> Text block:
● ● ●
The Dunedin machinery dealers W. Rietveld Limited were contracted by New Zealand Railways in 1983 to scrap the re-cabbed DG class locomotives, which were then stored at Dunedin. These locomotives were largely unserviceable due to mechanical failures or had been laid up with the arrival of more modern motive power. Several of these locomotives had been lifted by NZR in order to gain access to their EE 525 traction motors, which had been sold to the National Federation of Railway Societies for distribution to other groups who owned DG class locomotives.

Rietveld used the former sidings at Pelichet Bay to house the withdrawn locomotives while they were stripped of all useful parts. The hulks would then be forwarded to Sims-PMI for scrapping at their Dunedin premises. The first four locomotives to be moved to Pelichet Bay were numbers 2036, 2140, 2105, and 2347. They were followed several months later by numbers 2007, 2290, 2111 and 2439. The last two, DG 2128 and DG 2330, remained at Dunedin Locomotive Depot for a time after that as Rietveld hoped to sell them to an overseas concern. This did not eventuate, and the two locomotives were towed to Pelichet Bay for stripping - the last two re-cabbed DG class to exist.

Several of the unique cabs from these locomotives were not scrapped but instead removed intact by Rietvelds, who in 2001 held several at their Abbotsford reclaim site, including that of DG2007. The cab of DG2140 was purchased by Darryl Bond, part-owner of DG2376.

Preservation

With the phasing out of the DG class in the early 1980s, several locomotives were purchased for preservation:

DG 770/DG2232 was saved by the Weka Pass Railway in 1983. In 1988, the railway had their name painted to the rear of the cab door in place of its TMS number, although it retained their 'International Orange' livery. In 1995, the locomotive was taken out of service due to a due to a cracked bogie. A bogie from DG 783 was fully overhauled and fitted to 770. In 1997, the locomotive was repainted into the traditional NZR red with larch yellow nose stripes on the nose of the locomotive, as it was introduced. It was taken out of service in 2014 so its four-cylinder air compressor could be replaced but has returned to service. The locomotive, along with 791, can be seen when fire bans are in place, or when A 428 is out of service.
DG 772/ DG 2255 was saved by the Diesel Traction Group in 1983. In 1988, 772 was repainted into the traditional NZR red with larch yellow nose stripes on the nose of the locomotive (as it was introduced) for the Rail 125 celebrations, during which it hauled its first excursion train with DE 511 to Springfield and return. During the early 1990s, it also hauled a few more excursion including on the Otago Central Railway and on the Midland Line. In 1995, 772 was then placed on loan to the Weka Pass Railway to cover for their DG 770 while it was out of service for repairs. It was then placed into storage between the mid to late 1990s, the locomotive was placed into storage until 2002 when it was decided to overhaul the locomotive to current mainline standards. as part of this, the locomotive's Westinghouse A7EL brake system was replaced by the newer 26L system, and it was fitted with ditch lights, a VHF radio and an events recorder to allow it to run on the main line. The overhaul was completed in 2009, just in time of the 125th anniversary of the Otago Central Railway. Before it was sent south for the anniversary, the 'DG' was leased to the Weka Pass Railway for running-in purposes. The locomotive has run several excursions since then, as well it has occasionally been seen running on the Ferrymead Railway at the Ferrymead Heritage Park.
● ● ●
> Dataset excerpts:
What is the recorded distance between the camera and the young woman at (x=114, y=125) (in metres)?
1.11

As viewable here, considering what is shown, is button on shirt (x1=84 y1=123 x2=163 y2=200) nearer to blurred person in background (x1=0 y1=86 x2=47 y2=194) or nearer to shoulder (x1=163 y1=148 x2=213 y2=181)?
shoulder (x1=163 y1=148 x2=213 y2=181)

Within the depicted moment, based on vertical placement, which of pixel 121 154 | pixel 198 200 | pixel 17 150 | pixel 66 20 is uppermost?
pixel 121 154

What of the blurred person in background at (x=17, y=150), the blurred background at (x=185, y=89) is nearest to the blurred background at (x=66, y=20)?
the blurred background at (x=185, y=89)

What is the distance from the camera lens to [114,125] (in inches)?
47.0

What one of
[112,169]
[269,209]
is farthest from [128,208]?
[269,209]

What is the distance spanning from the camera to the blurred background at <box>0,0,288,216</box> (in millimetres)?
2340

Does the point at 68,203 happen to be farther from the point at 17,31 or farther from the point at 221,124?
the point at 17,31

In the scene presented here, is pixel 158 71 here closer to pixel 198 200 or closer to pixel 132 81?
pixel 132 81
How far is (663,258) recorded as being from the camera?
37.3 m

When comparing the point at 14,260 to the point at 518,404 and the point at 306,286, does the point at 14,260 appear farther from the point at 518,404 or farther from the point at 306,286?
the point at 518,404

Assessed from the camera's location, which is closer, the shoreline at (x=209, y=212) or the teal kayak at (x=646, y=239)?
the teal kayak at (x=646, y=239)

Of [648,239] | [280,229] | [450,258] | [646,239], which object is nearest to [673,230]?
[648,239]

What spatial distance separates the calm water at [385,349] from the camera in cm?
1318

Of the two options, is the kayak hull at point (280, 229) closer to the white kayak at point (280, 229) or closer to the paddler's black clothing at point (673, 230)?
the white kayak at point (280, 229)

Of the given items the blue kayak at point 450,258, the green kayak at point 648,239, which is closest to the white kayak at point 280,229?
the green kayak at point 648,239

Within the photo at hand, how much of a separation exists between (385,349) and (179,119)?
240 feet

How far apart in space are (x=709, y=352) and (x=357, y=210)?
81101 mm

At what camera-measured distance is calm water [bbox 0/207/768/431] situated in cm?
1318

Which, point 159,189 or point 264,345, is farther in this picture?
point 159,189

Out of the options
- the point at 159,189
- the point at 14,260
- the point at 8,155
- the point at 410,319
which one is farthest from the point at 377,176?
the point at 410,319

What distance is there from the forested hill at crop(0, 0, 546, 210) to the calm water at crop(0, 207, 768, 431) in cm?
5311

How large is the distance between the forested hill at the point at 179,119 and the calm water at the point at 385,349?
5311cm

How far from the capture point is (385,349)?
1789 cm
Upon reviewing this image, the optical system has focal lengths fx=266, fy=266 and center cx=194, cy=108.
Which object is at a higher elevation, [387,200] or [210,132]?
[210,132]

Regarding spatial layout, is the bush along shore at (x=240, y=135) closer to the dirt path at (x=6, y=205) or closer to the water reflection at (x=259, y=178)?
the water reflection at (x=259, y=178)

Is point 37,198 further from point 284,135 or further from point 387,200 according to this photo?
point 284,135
● ● ●
> Direction 1:
Reproduce the passage on DG class locomotives, starting with "Several of the unique" and going on through "part-owner of DG2376.".
> Direction 2:
In the DG class locomotive passage, what brake system replaced the Westinghouse A7EL on DG 772 during its overhaul?
> Direction 3:
Extend the passage on the scrapping and preservation of DG class locomotives, picking up after its final sentence.

> Task result 1:
Several of the unique cabs from these locomotives were not scrapped but instead removed intact by Rietvelds, who in 2001 held several at their Abbotsford reclaim site, including that of DG2007. The cab of DG2140 was purchased by Darryl Bond, part-owner of DG2376.

> Task result 2:
The newer 26L system.

> Task result 3:
DG 783/ DG2376 was saved by Roger Redward for his proposed Southern Rail museum in Prebbleton. In 1988, the NZR decided to re-possess all of Rogers collection held on NZR property as he had failed to make several rent payments. The locomotive was sold in 1988 to the Weka Pass Railway, who was at the time seeking spare parts to maintain their two locomotives, and had the locomotive trucked to their Waipara yard where it was gradually stripped of most of its useful parts. In 2005, Weka Pass decided to sell the remains of the locomotive with the condition that it was removed from Waipara after purchase. The locomotive was subsequently purchased by two railfans, Darryl Bond and Evan Batchelor, who had the derelict locomotive moved to the Ferrymead Heritage Park, where it was planned to restore the locomotive. The locomotives front bogie (fitted with the cracked bogie ex-DG 770) has since been repaired, the body largely de-rusted, and parts have been acquired to begin to restore the locomotive to service in the later International Orange livery, which the locomotive never carried in service. It is planned to be fitted with the new cab from DG2140. In late 2013, the locomotive was moved to Oamaru.
DG 791/ DG2468 was also saved by the Weka Pass Railway in 1983. In 1988, the railway had their name painted to the rear of the cab door in place of its TMS number, although it retained their 'International Orange' livery. In 1997, the DG was repainted into the traditional NZR red with larch yellow nose stripes on the nose of the locomotive (as it was introduced). The locomotive, along with 770, can be seen when fire bans are in place, or when A 428 is out of service.

In addition:
DG 789/ DG2445 was considered to be added to the NZR's Heritage Fleet at the time. However, the locomotive had a cracked engine block, which did not fit with their policy of operating Heritage Fleet locomotives. Due to the extent of the cracking, it was decided to be uneconomic to repair, and so the locomotive was scrapped by Sims Pacific Metal Industries in Dunedin.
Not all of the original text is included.